While red diesel is essentially the same as regular diesel, the powers that be prohibit it to be used in street-driven rigs. Why? Because red diesel is typically much cheaper than regular diesel fuel and as such it’s subject to a rebated tax, notes MotorTrend. In fact, it’s not uncommon for certain fuels to be dyed different colors so that they can be distinguished from other fuel types and thus be taxed differently.

For example, the fuel used in airplanes can sometimes be dyed blue, purple, red, or green.
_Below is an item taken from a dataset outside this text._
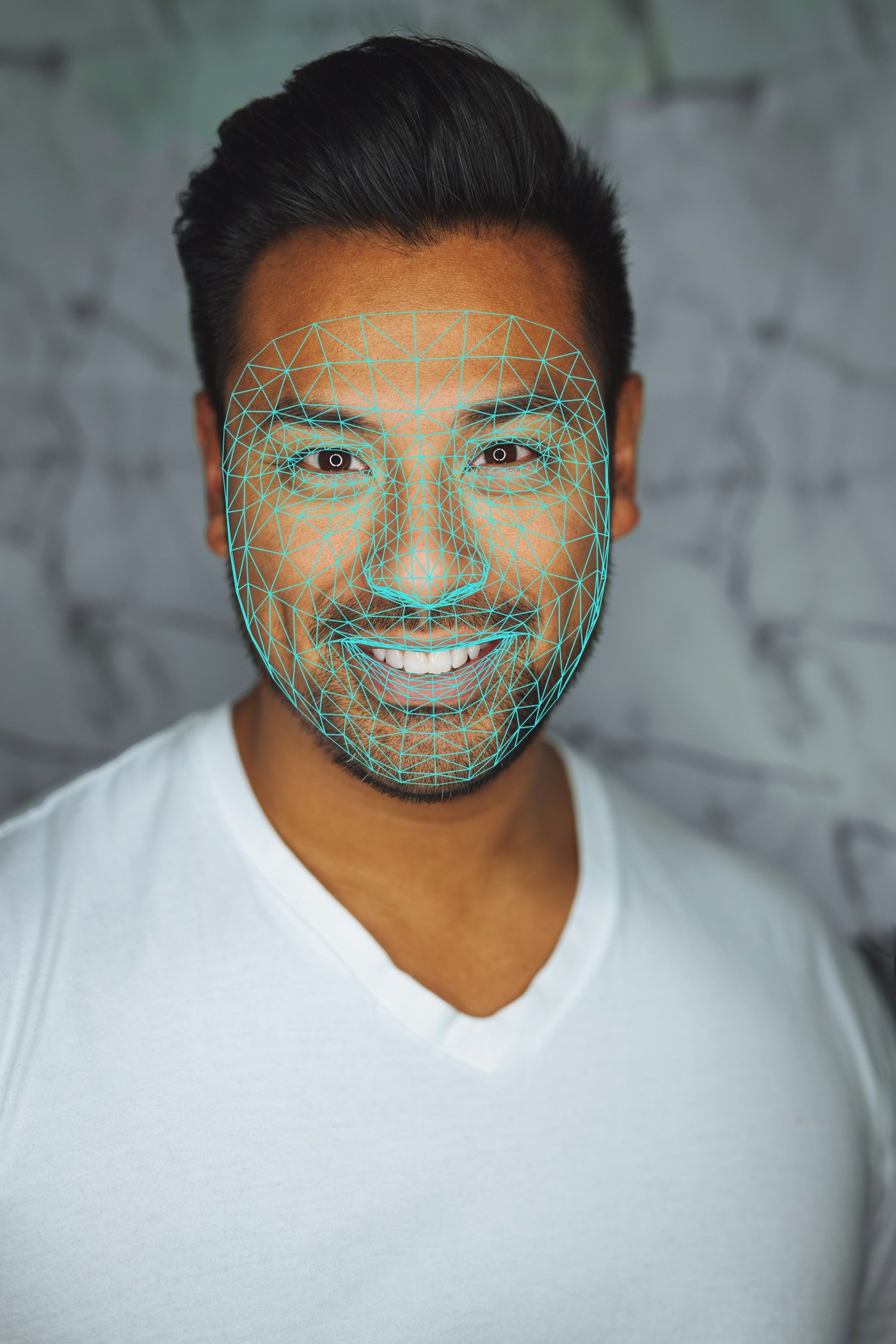 Dense 468-point face mesh overlaid on a smiling man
Also, other types of diesel fuel around the world are dyed blue. Again, it’s the same stuff, it’s just dyed differently for categorization and taxation purposes. That all being said, while you can technically use red diesel fuel in a road-going car with a diesel engine, you may want to refrain from doing so. If you get caught pumping the red stuff into your car, you could face some hefty fines in some states and even be charged with tax evasion.

Where is red diesel found?

A Total gas station thats equipped with diesel fuel.
A Total gas station that’s equipped with diesel fuel. | Getty Images

According to Nationwide Fuels, you will need to go to a specialist fuel supplier if you want to get your hands on some red diesel fuel. So, don’t expect to pull up to your local Chevron station and be able to pump the red stuff into your Volkswagen Jetta TDI. It’s for commercial use only.

Besides, it’s the same stuff that you’ll get out of the green-handled pump that you normally use, so you’re not missing out on anything special. But now you know what red diesel is and why it’s colored that way. It’s no wonder why it’s sometimes referred to as “cherry juice.” Just don’t try to drink it either.